Another tradition of mine, baking cookies, did not even help. I was indifferent to that. It was something that needed to be done. I helped out. It felt like a chore instead of something that could be fun to do with my family. That didn’t stop me from eating my weight in cookies, but I digress.
I don’t know if it is the warm weather. I don’t know if my traditions that I adore are failing me. Maybe it is my age. I am getting older. I didn’t even have anything to put on a list for my family. I told them to get me anything for Christmas. I will be happy with anything.
I will say that I am excited for my family to open the presents I got them this year. I’ve noticed that over the month. I felt that twinge of Christmas spirit when I was wrapping the gifts I bought for my family.

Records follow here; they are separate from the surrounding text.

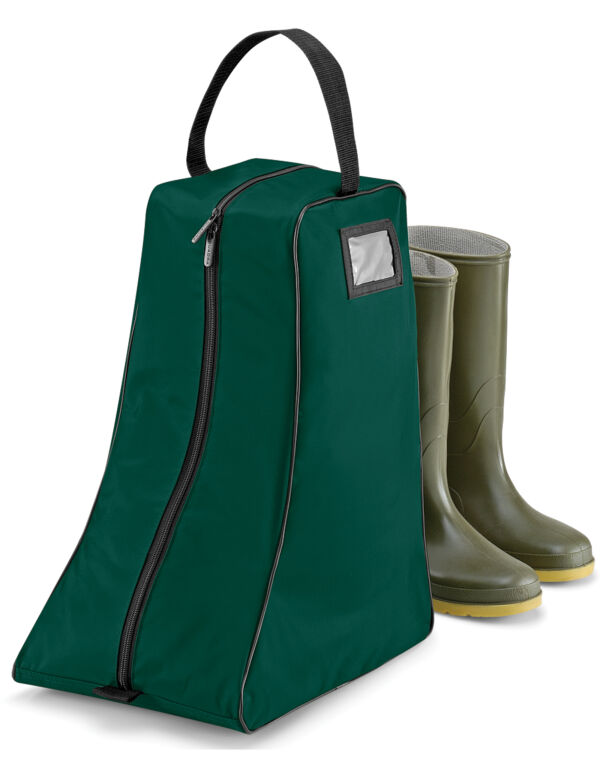 QD86 Bottle/Black Boot Bag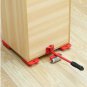 Furniture Transport Tool Shifter Moving Durable Wheel Lifter Roller Up To 150kg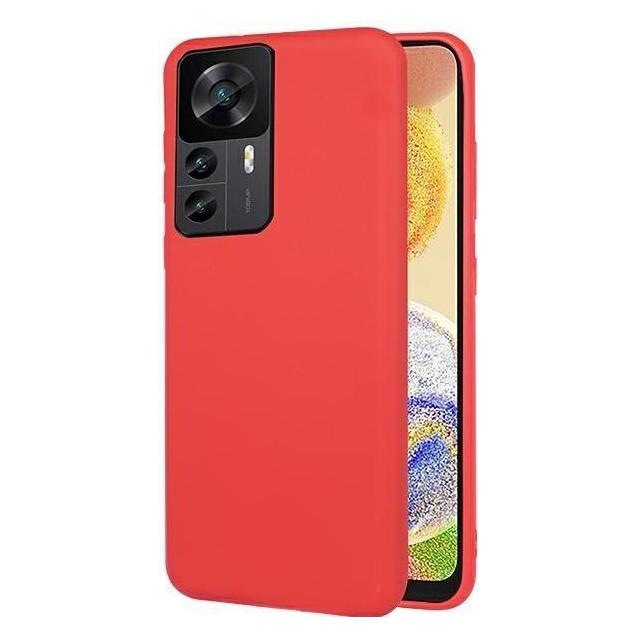 Beline Etui Candy Xiaomi 12T czerwonyred (Xiaomi 12T) (34533325)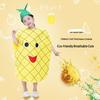 Costume de performance Fruit & Légume pour enfants: Pomme, Ananas, Fraise, Citrouille pour la Maternelle & Halloween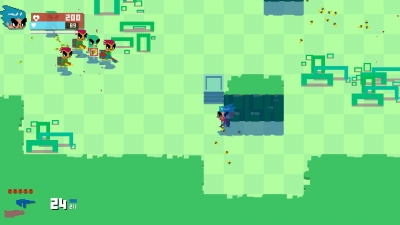 Screen ze hry Relic Hunters Zero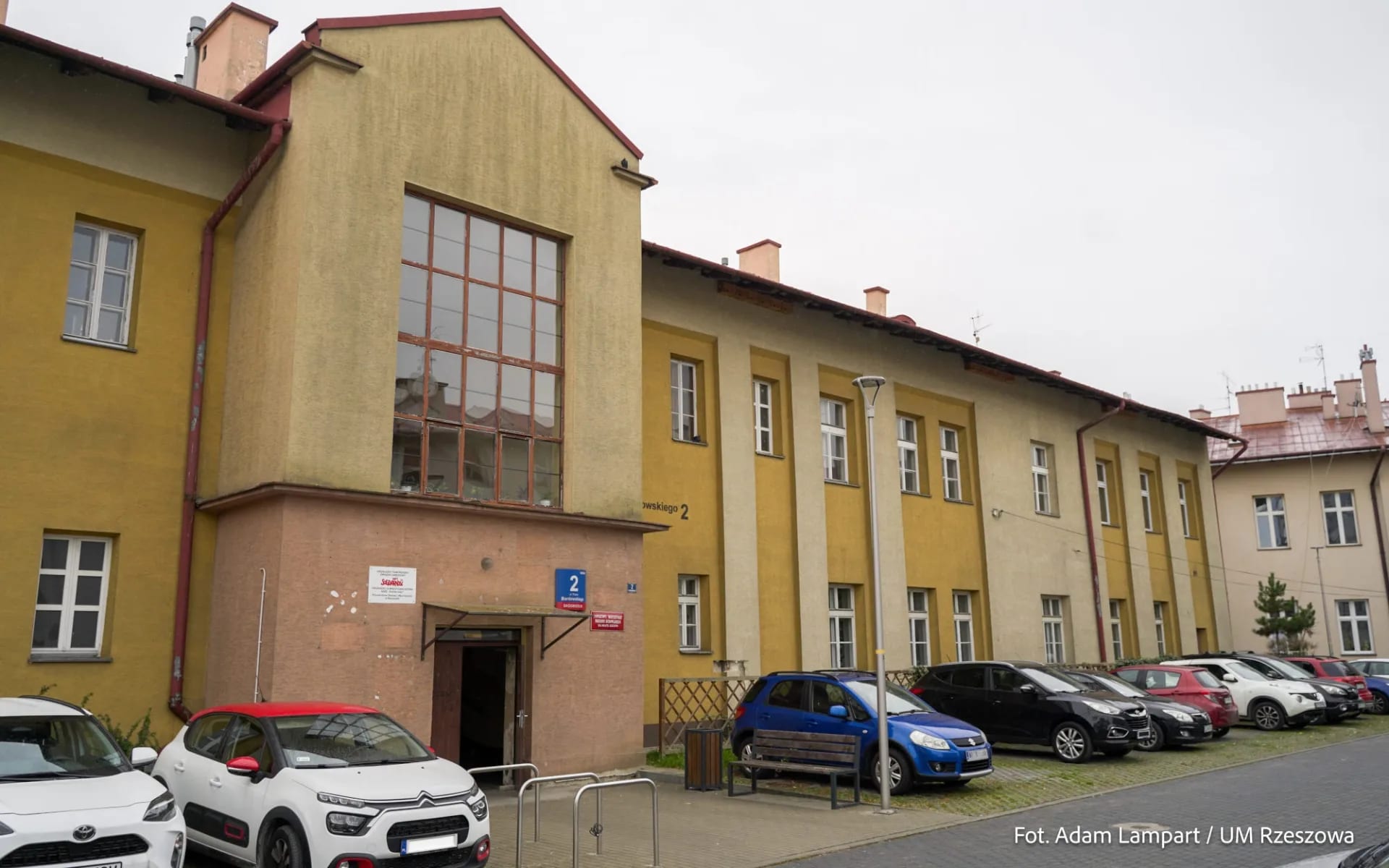 Kamienica przy ul. Bardowskiego w Rzeszowie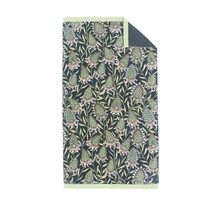 Essenza Fela Beach towel Sloe Blue 100x180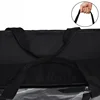 Large Capacity Transparent Storage Bag DVD Storage Bag, Comic Book Storage Bag, Transparent Collection Bag, Clothing Storage Bag 5
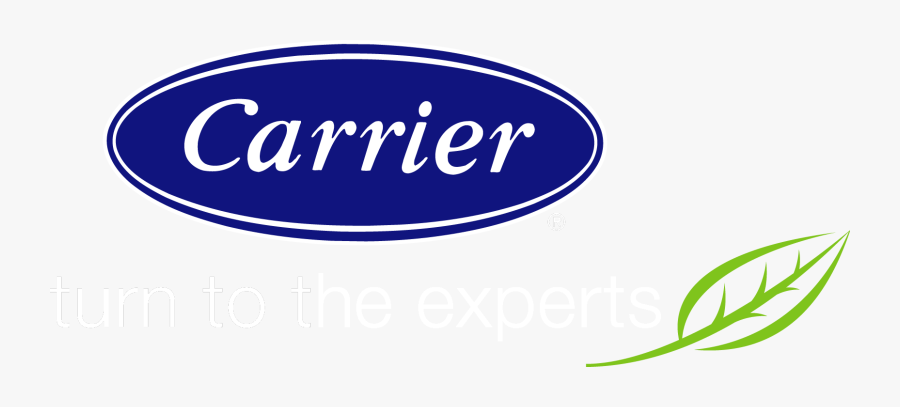 Carrier Air Conditioner Logo, Transparent Clipart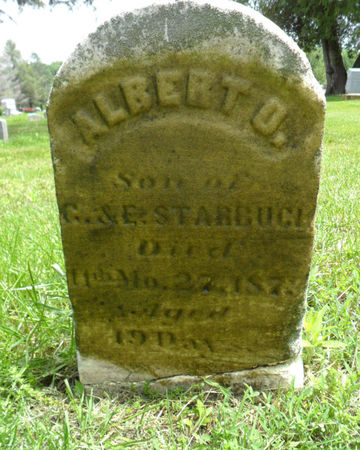 STARBUCK, ALBERT O. - Warren County, Iowa | ALBERT O. STARBUCK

Maybe, just maybe, the reason not all my traditions are putting me in the Christmas spirit is because they are juvenile. Not that being juvenile cannot be fun, but age seems to change how I approach the holidays now.
I would rather just spend time with my family doing something spontaneous than preplanned traditions that I have done so many times before. I like buying presents for them that reference inside jokes or something they have been looking at and haven’t bought for themselves. That gives me twinges of Christmas spirit. It warms the cold cockles of my heart to think about my family being happy. Not me, just my family.
How do you feel this holiday season? Are you full of the Christmas spirit or are you like me? Struggling to understand what went wrong this year?
In closing, I will say that I still have hope that Christmas spirit will find its way back to my heart. I may only be for one day, but one day is better than never happening at all.
Until Wednesday, the randomness has ended. Hope you enjoyed.